Bilingualism and multilingualism have advantages besides the obvious one of communicating with various groups of people. For instance, Jeannine Heny, an English professor, believes learning different languages early in life can sharpen thinking skills in general and actually help children achieve academically above their grade level.4 Learning the grammar of one language can strengthen grammatical understanding in the next one.
Strong linguistic skills also have practical advantages as the TCK becomes an adult. Some careers are only available to people fluent in two or more languages. One American ATCK works for a large international company as a Japanese/English translator. She learned Japanese while growing up and attending local schools in a small town in Japan. Another American ATCK works as an international broadcaster using the Hausa language he learned as a child in Nigeria.

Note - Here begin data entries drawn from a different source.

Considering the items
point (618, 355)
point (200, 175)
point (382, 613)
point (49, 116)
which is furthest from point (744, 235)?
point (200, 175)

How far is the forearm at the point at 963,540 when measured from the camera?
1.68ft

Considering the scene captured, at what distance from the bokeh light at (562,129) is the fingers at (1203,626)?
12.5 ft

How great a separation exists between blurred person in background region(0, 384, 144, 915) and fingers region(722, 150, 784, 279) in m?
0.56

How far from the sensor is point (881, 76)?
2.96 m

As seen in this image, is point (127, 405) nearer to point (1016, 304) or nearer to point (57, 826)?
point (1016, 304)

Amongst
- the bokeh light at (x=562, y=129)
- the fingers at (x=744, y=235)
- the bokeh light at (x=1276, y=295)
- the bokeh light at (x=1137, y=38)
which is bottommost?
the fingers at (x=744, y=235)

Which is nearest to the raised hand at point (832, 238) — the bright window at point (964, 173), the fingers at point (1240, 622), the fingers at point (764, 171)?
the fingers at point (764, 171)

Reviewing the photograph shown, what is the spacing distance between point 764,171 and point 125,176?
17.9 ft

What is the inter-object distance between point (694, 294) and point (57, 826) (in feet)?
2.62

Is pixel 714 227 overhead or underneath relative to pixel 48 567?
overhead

Even if a career isn’t directly involved with language, opportunities to take jobs in certain countries may require language acquisition. There’s no doubt that a job applicant who already speaks the country’s lang
uage will see his or her resume land a lot closer to the top of the pile than those who will have to spend a year in language school. Even when the language required isn’t one the ATCK already knows, the fact that he or she is obviously adept at learning more than one language improves job opportunities as well.
Along with the many advantages, though, there are some precautions to take in a multiple language environment. Speaking another language, and knowing it well enough to think in it, are not the same, and that difference can be critical. During a seminar in Asia where many of the expatriates were in cross-cultural marriages, this issue of multiple languages in the home came up. Teachers from an international school told the following tale.
A few years ago, we had three children from the same family arrive at our school. To be honest, we thought they were all developmentally delayed. They spoke adequate English but something didn’t seem quite right. We eventually discovered that their parents were from two different cultures and neither of them spoke one another’s mother tongue, so the family used English at home. Unfortunately, the parents’ English wasn’t very good, and therefore their children had never experienced any language deeply enough to think in. Once the children were in an environment where they could learn language for concepts as well as facts, they did well in school.